The SCCS weave is terrible. (It's exactly as good a format as you'd expect for the time, since it is essentially an ed script with different characters. It was a sensible decision for back then, but we really should put the bloody thing out of its misery, and ours.)
- qwertyuiop924 10 years ago
  
  Huh. Now I wonder how BK resolved this.
  
  6 replies →
caf 10 years ago
Presumably if you then delete that first line in the third version, you get something like
^AI 1 this is the first line in the first version. ^AE 1 ^AD 3 ^AI 2 this is the line that was added in the second version ^AE 2 ?
- luckydude 10 years ago
  
  Close.
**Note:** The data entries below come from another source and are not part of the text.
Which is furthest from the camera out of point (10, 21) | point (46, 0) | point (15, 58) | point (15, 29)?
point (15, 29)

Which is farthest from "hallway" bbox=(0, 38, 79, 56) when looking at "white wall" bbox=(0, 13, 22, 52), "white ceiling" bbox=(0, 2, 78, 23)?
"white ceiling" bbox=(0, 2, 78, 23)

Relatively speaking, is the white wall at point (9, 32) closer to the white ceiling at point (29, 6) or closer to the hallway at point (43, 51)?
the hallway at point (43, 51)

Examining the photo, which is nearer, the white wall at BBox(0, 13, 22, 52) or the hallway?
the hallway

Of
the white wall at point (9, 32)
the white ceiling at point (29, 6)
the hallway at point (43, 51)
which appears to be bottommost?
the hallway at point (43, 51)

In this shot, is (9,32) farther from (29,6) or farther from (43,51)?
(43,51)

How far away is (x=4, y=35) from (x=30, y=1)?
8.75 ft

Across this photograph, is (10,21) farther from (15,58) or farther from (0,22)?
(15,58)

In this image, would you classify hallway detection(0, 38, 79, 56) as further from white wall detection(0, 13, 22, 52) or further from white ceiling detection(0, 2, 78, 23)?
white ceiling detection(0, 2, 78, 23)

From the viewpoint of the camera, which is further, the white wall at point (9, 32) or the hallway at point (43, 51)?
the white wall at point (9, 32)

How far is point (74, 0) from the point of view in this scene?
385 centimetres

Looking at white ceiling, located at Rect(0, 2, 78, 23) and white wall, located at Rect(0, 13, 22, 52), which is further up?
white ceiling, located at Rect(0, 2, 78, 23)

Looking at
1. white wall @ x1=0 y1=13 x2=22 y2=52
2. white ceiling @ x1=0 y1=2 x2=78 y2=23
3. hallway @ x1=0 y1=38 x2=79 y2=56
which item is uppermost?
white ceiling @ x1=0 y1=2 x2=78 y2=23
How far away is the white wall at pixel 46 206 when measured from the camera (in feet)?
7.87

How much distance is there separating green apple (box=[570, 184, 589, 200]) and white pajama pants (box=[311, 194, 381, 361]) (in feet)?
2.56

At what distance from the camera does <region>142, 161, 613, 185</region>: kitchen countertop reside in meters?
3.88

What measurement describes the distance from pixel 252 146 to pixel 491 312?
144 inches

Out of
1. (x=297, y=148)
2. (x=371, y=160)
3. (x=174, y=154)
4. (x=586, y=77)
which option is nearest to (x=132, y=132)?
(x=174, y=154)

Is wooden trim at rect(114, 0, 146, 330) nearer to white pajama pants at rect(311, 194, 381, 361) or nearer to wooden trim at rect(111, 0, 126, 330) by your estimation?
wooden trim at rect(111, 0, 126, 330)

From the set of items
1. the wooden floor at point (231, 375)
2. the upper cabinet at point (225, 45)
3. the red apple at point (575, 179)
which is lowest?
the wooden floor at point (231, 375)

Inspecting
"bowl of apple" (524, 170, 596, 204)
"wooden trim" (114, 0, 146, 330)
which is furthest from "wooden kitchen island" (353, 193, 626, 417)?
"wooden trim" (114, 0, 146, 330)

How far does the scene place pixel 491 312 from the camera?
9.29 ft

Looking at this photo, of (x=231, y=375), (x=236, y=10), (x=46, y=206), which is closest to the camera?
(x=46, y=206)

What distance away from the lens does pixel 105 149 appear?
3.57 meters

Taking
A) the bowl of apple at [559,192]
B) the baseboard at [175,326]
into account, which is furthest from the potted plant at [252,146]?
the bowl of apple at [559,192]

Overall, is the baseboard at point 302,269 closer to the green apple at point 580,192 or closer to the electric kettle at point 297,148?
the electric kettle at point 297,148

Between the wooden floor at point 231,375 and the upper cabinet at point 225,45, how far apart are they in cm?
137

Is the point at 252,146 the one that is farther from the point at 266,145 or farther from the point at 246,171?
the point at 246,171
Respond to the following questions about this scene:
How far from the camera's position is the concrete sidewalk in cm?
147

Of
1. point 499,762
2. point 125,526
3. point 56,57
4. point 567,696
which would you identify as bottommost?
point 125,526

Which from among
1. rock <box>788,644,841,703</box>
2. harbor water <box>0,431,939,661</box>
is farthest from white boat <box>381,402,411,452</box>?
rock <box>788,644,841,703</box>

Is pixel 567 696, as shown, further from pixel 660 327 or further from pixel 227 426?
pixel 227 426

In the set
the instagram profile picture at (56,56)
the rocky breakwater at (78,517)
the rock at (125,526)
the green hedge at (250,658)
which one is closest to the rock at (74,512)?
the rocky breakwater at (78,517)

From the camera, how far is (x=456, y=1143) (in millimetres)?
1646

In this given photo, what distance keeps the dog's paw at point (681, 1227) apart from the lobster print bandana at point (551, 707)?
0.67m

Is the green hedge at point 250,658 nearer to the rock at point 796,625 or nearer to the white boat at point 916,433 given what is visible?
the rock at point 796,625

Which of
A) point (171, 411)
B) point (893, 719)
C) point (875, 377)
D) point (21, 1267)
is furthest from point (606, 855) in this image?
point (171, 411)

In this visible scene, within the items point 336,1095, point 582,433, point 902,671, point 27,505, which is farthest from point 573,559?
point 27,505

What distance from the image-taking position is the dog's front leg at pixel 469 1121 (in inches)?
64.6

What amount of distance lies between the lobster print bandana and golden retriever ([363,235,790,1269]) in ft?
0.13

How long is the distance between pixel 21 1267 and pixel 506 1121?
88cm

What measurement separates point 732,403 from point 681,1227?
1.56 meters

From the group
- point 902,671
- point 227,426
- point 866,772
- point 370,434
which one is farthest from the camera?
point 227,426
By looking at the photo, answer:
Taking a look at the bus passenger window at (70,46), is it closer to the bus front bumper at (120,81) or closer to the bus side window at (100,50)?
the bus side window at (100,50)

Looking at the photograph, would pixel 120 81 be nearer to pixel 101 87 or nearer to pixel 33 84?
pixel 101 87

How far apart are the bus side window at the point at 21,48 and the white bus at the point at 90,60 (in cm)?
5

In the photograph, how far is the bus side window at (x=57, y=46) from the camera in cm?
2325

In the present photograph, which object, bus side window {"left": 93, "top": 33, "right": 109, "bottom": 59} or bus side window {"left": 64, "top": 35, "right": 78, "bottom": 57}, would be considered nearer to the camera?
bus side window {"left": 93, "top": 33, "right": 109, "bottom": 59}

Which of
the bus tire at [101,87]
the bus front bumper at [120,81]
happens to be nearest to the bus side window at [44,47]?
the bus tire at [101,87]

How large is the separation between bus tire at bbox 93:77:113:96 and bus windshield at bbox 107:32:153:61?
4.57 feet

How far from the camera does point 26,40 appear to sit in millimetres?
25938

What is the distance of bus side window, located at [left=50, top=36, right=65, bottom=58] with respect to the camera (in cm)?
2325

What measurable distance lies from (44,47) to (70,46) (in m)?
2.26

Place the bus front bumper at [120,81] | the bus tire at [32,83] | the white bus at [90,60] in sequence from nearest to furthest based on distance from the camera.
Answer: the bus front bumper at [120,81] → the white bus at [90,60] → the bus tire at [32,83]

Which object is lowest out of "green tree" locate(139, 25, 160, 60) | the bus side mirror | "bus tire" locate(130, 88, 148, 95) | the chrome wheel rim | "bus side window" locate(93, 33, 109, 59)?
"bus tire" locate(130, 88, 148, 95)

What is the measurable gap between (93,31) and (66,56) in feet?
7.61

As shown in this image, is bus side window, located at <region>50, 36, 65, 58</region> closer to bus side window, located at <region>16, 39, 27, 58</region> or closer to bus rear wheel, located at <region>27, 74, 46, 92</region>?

By the way there is a bk _scat command (sccs cat, not poop) that dumps the ascii file format so you can try this and see.
  The delete needs to be an envelope around the insert so you get
  ^AD 3 ^AI 1 this is the first line in the first version. ^AE 1 ^AE 3 ^AI 2 this is the line that was added in the second version ^AE 2
  That whole weave thing is really cool. The only person outside of BK land that got it was Braam Cohen in Codeville, I think he had a weave.
  
  5 replies →
qwertyuiop924 10 years ago

That actually is pretty neat
clacke2 10 years ago
Aha, so that's where bzr got it from. :-)
- luckydude 10 years ago
  
  bzr got more than that from BK, it got one of my favorite things, per-file checkin comments. I liken those to regression tests, when you start out you don't really value them but over time the value builds up. The fact that Git doesn't have them bugs me to no end. BZR was smart enough to copy that feature and that's why MySQL choose bzr when they left BK.
  The thing bzr didn't care about, sadly, is performance. An engineer at Intel once said to me, firmly, "Performance is a feature".
  
  11 replies →

pklausler 10 years ago

In short, RCS maintains a clean copy of the head revision, and a set of reverse patches to be applied to recreate older revisions. SCCS maintains a sequence of blocks of lines that were added or deleted at the same time, and any revision can be extracted in the same amount of time by scanning the blocks and retaining those that are pertinent.

Really old school revision control systems, like CDC's MODIFY and Cray's clone UPDATE, were kind of like SCCS. Each line (actually card image!) was tagged with the ids of the mods that created and (if no longer active) deleted it.

rbsmith 10 years ago
| CDC's MODIFY and Cray's clone UPDATE, were kind of like SCCS
Do you have references? I've heard of these but haven't come across details after much creative searching since they are common words.
- pmcjones 10 years ago
  
  See http://www.bitsavers.org/pdf/cdc/cyber/software/ .
  
  1 reply →
- luckydude 10 years ago
  
  I've heard that too. It comes from card readers somehow.